§ **Task instructions**
Pull out every line of the data below that contains the word "look", matching case exactly.

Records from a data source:
--

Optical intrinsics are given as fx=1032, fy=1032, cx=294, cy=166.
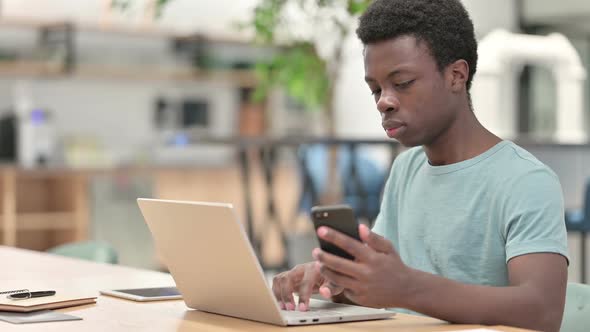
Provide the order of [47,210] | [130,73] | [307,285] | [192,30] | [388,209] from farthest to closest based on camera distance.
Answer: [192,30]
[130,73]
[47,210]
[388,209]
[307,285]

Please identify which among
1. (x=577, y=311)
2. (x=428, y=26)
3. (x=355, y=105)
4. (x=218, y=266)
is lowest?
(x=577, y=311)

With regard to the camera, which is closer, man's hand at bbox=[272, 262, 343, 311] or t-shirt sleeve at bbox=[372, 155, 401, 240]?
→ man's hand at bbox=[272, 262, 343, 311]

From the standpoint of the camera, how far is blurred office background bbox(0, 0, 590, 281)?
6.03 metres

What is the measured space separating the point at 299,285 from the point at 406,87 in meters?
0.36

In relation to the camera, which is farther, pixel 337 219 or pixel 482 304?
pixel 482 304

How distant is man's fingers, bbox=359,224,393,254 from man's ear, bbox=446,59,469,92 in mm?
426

--

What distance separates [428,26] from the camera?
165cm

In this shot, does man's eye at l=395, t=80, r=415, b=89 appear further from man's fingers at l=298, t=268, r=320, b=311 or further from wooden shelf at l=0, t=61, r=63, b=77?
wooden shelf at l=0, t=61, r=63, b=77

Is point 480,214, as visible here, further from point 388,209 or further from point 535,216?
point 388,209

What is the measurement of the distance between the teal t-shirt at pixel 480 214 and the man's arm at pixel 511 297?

--

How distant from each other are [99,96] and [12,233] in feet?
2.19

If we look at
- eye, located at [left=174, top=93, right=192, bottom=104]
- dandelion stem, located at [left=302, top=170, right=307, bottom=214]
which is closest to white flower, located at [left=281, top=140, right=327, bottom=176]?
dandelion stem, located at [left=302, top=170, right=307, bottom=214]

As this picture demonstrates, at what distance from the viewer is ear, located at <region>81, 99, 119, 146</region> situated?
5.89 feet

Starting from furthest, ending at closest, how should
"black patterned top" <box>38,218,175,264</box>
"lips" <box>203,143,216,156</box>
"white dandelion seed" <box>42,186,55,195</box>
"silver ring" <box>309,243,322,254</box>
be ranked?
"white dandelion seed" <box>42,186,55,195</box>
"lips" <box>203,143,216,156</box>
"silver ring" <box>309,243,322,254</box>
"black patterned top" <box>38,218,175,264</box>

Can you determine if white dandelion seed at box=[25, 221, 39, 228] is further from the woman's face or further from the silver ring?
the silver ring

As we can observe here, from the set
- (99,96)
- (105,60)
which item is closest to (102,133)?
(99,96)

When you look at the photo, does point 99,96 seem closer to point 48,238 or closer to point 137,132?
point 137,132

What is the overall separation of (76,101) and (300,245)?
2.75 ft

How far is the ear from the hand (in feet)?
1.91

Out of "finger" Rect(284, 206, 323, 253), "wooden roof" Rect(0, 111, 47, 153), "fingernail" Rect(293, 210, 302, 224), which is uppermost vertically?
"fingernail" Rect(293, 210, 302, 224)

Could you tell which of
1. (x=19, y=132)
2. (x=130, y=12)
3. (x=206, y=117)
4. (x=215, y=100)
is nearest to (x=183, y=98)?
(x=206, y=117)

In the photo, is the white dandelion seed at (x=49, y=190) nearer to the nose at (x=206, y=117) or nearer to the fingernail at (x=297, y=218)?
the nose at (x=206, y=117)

--

§ **Reply to the task**
If we look at
When you look at the photo, does point 99,96 seem closer to point 48,238 or closer to point 137,132?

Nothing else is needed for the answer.